*Exercise instructions*.
Answer these questions from the multiple myeloma abstract below:
(a) How long must a patient survive after diagnosis to count as a long-term survivor?
(b) In which years were the studied patients diagnosed?
(c) What was the median overall survival for the whole group?

──────── Excerpt to read

Program: Oral and Poster Abstracts
Type: Oral
Session: 653. Myeloma: Therapy, excluding Transplantation: Advances in Multiple Myeloma and Plasma Cell Leukemia

Monday, December 9, 2013: 7:00 PM, 393-394 (Ernest N. Morial Convention Center)

Meghana Raghavendra, MD1, Mohammed Al-Hamadani2* and Ronald S. Go, MD3

1Center for cancer and blood disorders, Gundersen Lutheran Medical Center, La Crosse, WI
2Department of Medical Research,, Gundersen Lutheran Medical Foundation, La Crosse, WI
3Division of Hematology, Mayo Clinic, Rochester, MN

 
Introduction: Long-term survivors in multiple myeloma (MM), described as those surviving >10 years since their diagnosis, are uncommon. There is paucity of data describing this subgroup of patients and how they differ clinically from the rest.  

Methods: Patients with MM diagnosed from 1998 to 2000 were identified in the National Cancer Data Base (NCDB). We obtained data associated with socio-demographics, type and location of care facility, as well as the use high dose chemotherapy/autologous stem cell transplant (ASCT) as initial treatment option. Four cohorts were created based on overall survival (OS): subgroup 1 (OS: < median); subgroup 2 (OS: median to 2X-median), subgroup 3 (OS: 2X-median to <10 years) and subgroup 4 (OS:  >10 years).

Results:  There were 27,987 MM patients. The median OS for the whole group was 26.7 months. Among them, 2,196 (7.9%) were long-term survivors. Subgroups 1, 2, and 3 comprised 54.8%, 19.0%, and 18.3% of the remaining patients, respectively. Majority were males (54.3%) with a mean age at diagnosis of 67.2 years (range, 19-90). Compared to the other subgroups (1/2/3), the long-term survivor subgroup had a significantly higher proportion of patients with high educational level (37.8% vs 28.4%/31.6%/33.9%; P < 0.001), high annual household income (41.5% vs 31.0%/34.2%/36.4%; P < 0.001), residence in a metro area (79.2% vs. 77.8%/78.7%/78.3%).; P=0.003), initial treatment at an academic center (46.6% vs 28.1%/34.6%/39.0%; P < 0.001), and had ASCT as part of initial therapy (16.5% vs 2.5%/6.4%/10.9%; P < 0.001). Multivariable analyses showed that younger age, non-Black race, lower educational level, non-Medicare/Medicaid primary payor, treatment at academic centers, and receipt of ASCT as part of initial treatment were significant independent predictors of survival > 10 years. In contrast, sex, ethnicity, type or geographic location of residence, and median annual household income were not significant.

Conclusions: In the US, approximately 1 in 13 MM patients diagnosed in 1998-2000 are long-term survivors. There are disparities in long-term outcomes according to socio-demographic characteristics, type of treatment facility, and receipt of ASCT as part of initial therapy.

────────────────
──────── Information provided

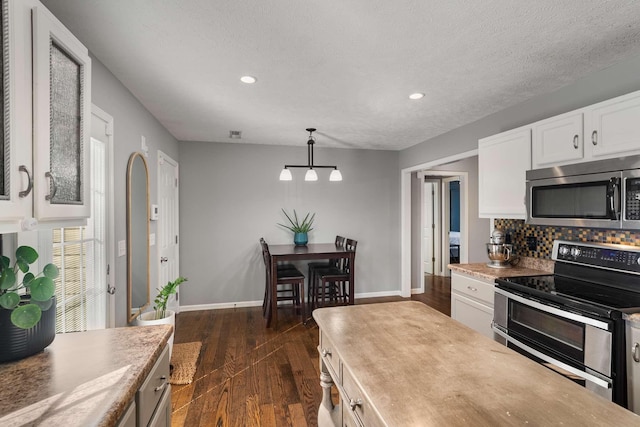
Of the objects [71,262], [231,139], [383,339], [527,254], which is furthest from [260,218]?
[383,339]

────────────────

*Solution*.
(a) More than 10 years since diagnosis.
(b) From 1998 to 2000.
(c) 26.7 months.